Page —
────────────────────────────────────────

Can anybody help please! ! ! !


----------



## dai (Jul 2, 2004)

*Re: NEC laptop recovery ! ! !*

tap f8 when booting and try
last known good configuration
did you check if it went into safe mode
http://www.user-guides.co.uk/nec/necrecovery/nec.asp?keywords=nec recovery disk


----------



## DAnTheMan123 (May 4, 2008)

*Re: NEC laptop recovery ! ! !*

Thanks for that m8! it worked 

one more thing . . . . how do you wipe laptop/pc desktop totally clean ?


----------



## sobeit (Nov 11, 2007)

*Re: NEC laptop recovery ! ! !*

do you have recovery disks?

try dban from http://dban.sourceforge.net/


----------



## dai (Jul 2, 2004)

*Re: NEC laptop recovery ! ! !*

don't use dban unless you have the full version of windows
if you have recovery disks,just run those


----------



## DAnTheMan123 (May 4, 2008)

*Re: NEC laptop recovery ! ! !*

Do you mean i can only use it if i purchased the laptop with windows and havent installed another version?

because i havent installed any other versions i have had the same version since i bought it...and no i havent got any discs it didnt come with any


----------



## dai (Jul 2, 2004)

*Re: NEC laptop recovery ! ! !*

no that's not what i mean
if you have the full disk you can clear the drive and install
but you need to gather together the relevant drivers first
but if you have restore disks they rely on a hidden partition to reinstall,and if you use dban it will wipe it


----------



## grimx133 (Jan 15, 2008)

*Re: NEC laptop recovery ! ! !*

Apparantly NEC does include a hidden recovery partition. They have a short guide in how to use it. Shown as method 1 at the start, method 2 is if you have the recovery discs.
http://www.nec.com.hk/faq/NALL1001.pdf


----------



## DAnTheMan123 (May 4, 2008)

*Re: NEC laptop recovery ! ! !*

ok i think im in poo


i used dban till bout 5% and stoped it and now i have turned it bk on and it said operating system not found what shall i do i need to wipe it but i wanna be able to start it up fresh . . . .please help


----------



## TriggerFinger (Jan 30, 2008)

*Re: NEC laptop recovery ! ! !*

in DBAN did it ask you which partition to wipe out? if it did, and you chose the Windows partition, then may be there is still a chance that the recover partition is still OK. if the it did not, it may have wiped out the whole drive and you may need an XP install CD or a recovery CD.


----------



## DAnTheMan123 (May 4, 2008)

*Re: NEC laptop recovery ! ! !*

Where could i get ether from and will it cost?

────────────────────────────────────────

Extracted records —
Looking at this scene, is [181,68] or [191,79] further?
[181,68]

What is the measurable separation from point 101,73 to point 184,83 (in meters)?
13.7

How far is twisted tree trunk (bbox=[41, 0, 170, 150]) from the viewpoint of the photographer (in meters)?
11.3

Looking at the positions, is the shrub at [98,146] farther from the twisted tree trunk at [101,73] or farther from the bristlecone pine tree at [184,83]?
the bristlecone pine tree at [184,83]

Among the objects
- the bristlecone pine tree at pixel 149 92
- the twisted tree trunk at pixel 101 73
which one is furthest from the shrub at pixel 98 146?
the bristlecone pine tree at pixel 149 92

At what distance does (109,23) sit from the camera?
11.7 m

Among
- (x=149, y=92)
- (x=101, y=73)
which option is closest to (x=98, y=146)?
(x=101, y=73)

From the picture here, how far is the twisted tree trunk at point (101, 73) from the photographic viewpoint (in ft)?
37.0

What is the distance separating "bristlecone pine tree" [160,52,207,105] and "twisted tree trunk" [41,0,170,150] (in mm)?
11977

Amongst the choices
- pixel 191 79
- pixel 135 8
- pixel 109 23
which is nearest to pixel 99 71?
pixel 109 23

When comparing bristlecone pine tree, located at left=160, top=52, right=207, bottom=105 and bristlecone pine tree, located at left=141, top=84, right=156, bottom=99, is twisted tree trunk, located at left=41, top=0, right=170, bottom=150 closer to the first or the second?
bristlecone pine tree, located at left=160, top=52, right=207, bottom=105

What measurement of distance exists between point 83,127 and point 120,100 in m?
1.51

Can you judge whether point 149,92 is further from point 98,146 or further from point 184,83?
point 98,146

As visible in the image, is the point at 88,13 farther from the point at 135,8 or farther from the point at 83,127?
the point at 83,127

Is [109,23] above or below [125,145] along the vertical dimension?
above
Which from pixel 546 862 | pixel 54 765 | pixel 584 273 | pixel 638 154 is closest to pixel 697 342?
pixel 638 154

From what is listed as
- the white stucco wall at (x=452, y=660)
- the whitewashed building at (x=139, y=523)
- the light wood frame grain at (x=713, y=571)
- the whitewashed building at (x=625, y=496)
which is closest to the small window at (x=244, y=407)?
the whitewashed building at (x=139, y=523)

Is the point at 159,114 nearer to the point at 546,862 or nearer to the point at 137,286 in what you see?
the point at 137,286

────────────────────────────────────────

Requests —
1. Translate this sentence from the NEC recovery thread into Spanish: "don't use dban unless you have the full version of windows"
2. Quote the NEC recovery thread word for word, beginning at the words "no that's not" and stopping after "(Jan 15, 2008)".
The lines after the thread were taken from a different source.

Set of answers —
1. No uses DBAN a menos que tengas la versión completa de Windows.

2.
no that's not what i mean
if you have the full disk you can clear the drive and install
but you need to gather together the relevant drivers first
but if you have restore disks they rely on a hidden partition to reinstall,and if you use dban it will wipe it


----------



## grimx133 (Jan 15, 2008)